On Monday, schools will usher in a new phase that comes with more disruptive changes brought by the new curriculum.
The implementation of the 2-6-6-3 education system enters its second year next week and the pioneer class will enter upper primary.
They will be left with just two years before completing their primary school.
The unique challenge this time is that unlike the abandoned 8-4-4, learners will have to take 12 subjects, up from six.
In total, learners will spend 1,600 hours of learning every week. This is an equivalent of 40 lessons a week
The is up from 35 lessons in the 8-4-4.
This means the workload in schools is expected to increase two-fold for both learners and teachers.
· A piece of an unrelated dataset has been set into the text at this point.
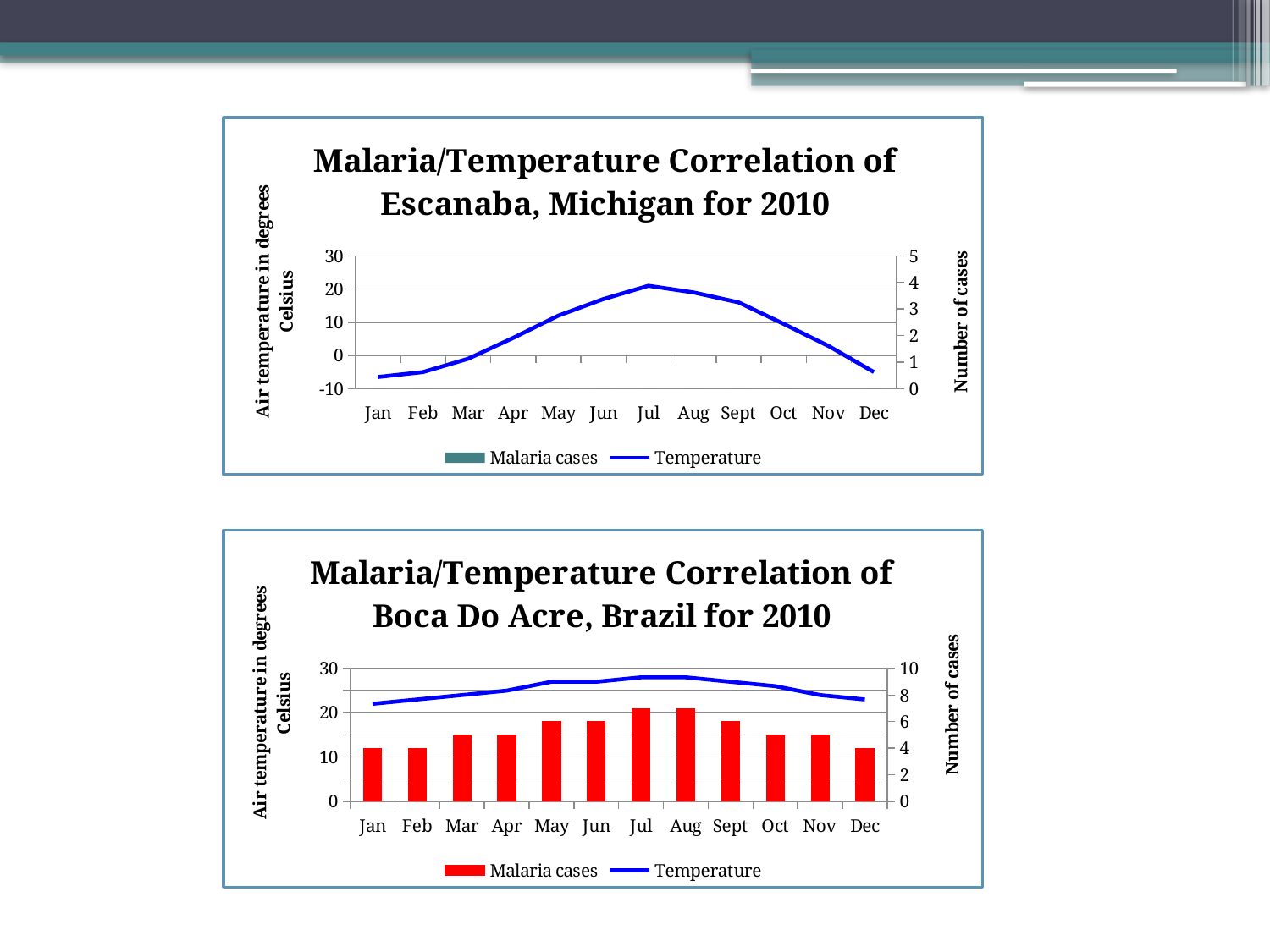
In the Boca Do Acre, Brazil chart, how many series does the legend list? 2 In the Escanaba, Michigan chart, does the temperature rise or fall from Jan to Jul? rise In the Escanaba, Michigan chart, which month has the highest temperature? Jul In the Boca Do Acre, Brazil chart, is the number of malaria cases for Jul greater or less than 6? greater In the Escanaba, Michigan chart, how many months are shown on the x axis? 12 In the Escanaba, Michigan chart, is the temperature for Jul greater or less than 10? greater In the Boca Do Acre, Brazil chart, what colour are the Malaria cases bars? Red In the Escanaba, Michigan chart, which month has the lowest temperature? Jan In the Boca Do Acre, Brazil chart, is the temperature for Jul greater or less than 20? greater In the Boca Do Acre, Brazil chart, which month has more malaria cases, Jul or Jan? Jul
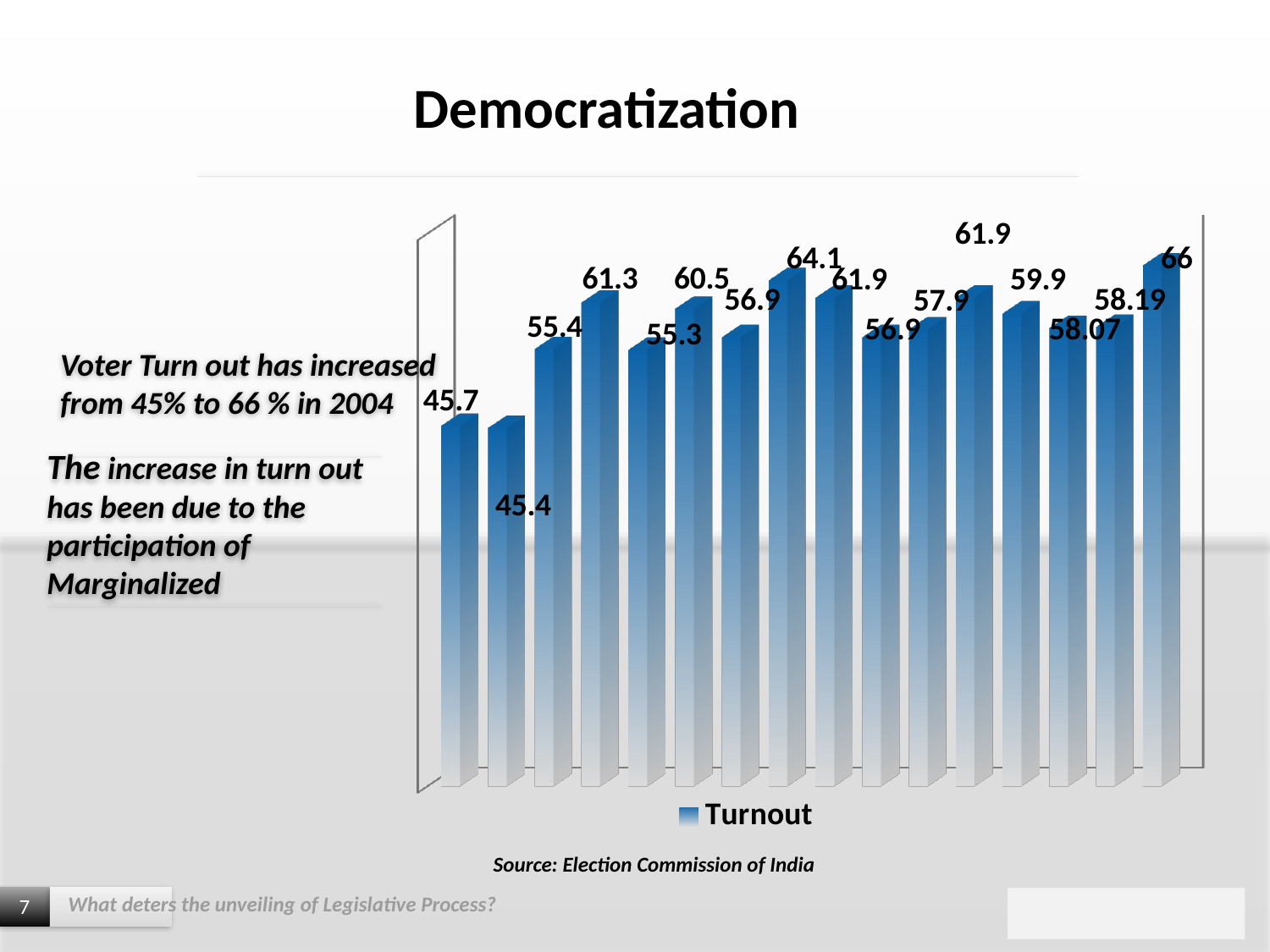
What is the value of the first (leftmost) bar in the chart? 45.7 Which is larger, the bar labelled 64.1 or the bar labelled 61.3? 64.1 What is the value of the last (rightmost) bar in the chart? 66 How many series does the chart legend list? 1 What is the difference between the highest value (66) and the lowest value (45.4) in the chart? 20.6 What is the highest value shown in the chart? 66 What kind of chart is shown on the slide? bar chart How many bars are plotted in the chart? 16 What is the name of the series shown in the chart legend? Turnout Overall, do the turnout values rise or fall from the leftmost bar to the rightmost bar? rise What is the lowest value shown in the chart? 45.4 What is the difference between the last bar (66) and the first bar (45.7)? 20.3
A circular by Basic Education PS Belio Kipsang to school heads and dated November 7 states that there shall be eight lessons in a day.
It is titled “CBC roll out; implementation guidelines for upper primary Grade 4,5 and 6 further”.
The government will need to ensure the six new subjects that will be introduced are taught despite teacher shortfall.
The new subjects will include Home Science, Agriculture, Creative arts, one optional foreign/indigenous languages, physical health education and pastoral programmes.
Mathematics and Health Education are allocated five lessons each week.
Kiswahili, English, and Science will have four lessons each week while Social Studies, Home Science, Agriculture, Religious Education and Creative Arts have three lessons each week.
The foreign subjects will have two weekly lessons and one lesson will be allocated to pastoral programmes.
Foreign languages will be optional while for creative arts, a learner will have to choose from Music, art and craft.
In the circular, the Education PS a said implementation guidelines for foreign and indigenous languages will be issued to the identified public primary schools.
Kipsang states that: “The Education ministry in conjunction with the TSC will identify public primary schools that will offer foreign and indigenous languages.”
Kipsang further notes that for the creative arts category, schools will offer one theory lesson and a double lesson for practical activities.
However, the creative arts — comprising home science, music and art and craft—also suffer lack of teachers.
However, sources from the Education ministry indicate that the government banks on teachers to take up extra classes to cover for the expansive learning areas in the new curriculum.
The argument is that teachers with P1 qualification—those who teach primary school—are trained to teach in all learning areas.
The creative arts were previously taught under the 8-4-4 but were later dropped for being perceived inferior and were not examinable.
In preparation of the roll-out, Education CS George Magoha said Education ministry had supplied Grade Four textbooks in 97 per cent of the counties.
He said the remaining counties would be reached before schools open.
Yesterday, Kenya Publishers Association chairman Lawrence Njagi said the books had fully been distributed ahead of Monday school reopening.
Njagi revealed that the publishers in total worked on 14 million textbooks for 12 subjects.
Further, the Teachers Service Commission has trained 106,320 teachers from public and private schools, head teachers and tutors from special needs schools on the CBC to help tackle the implementation in Grade four.
Kenya Parents Association chairman Nicholas Maiyo yesterday said called on the government to increase resources that will support the implementation.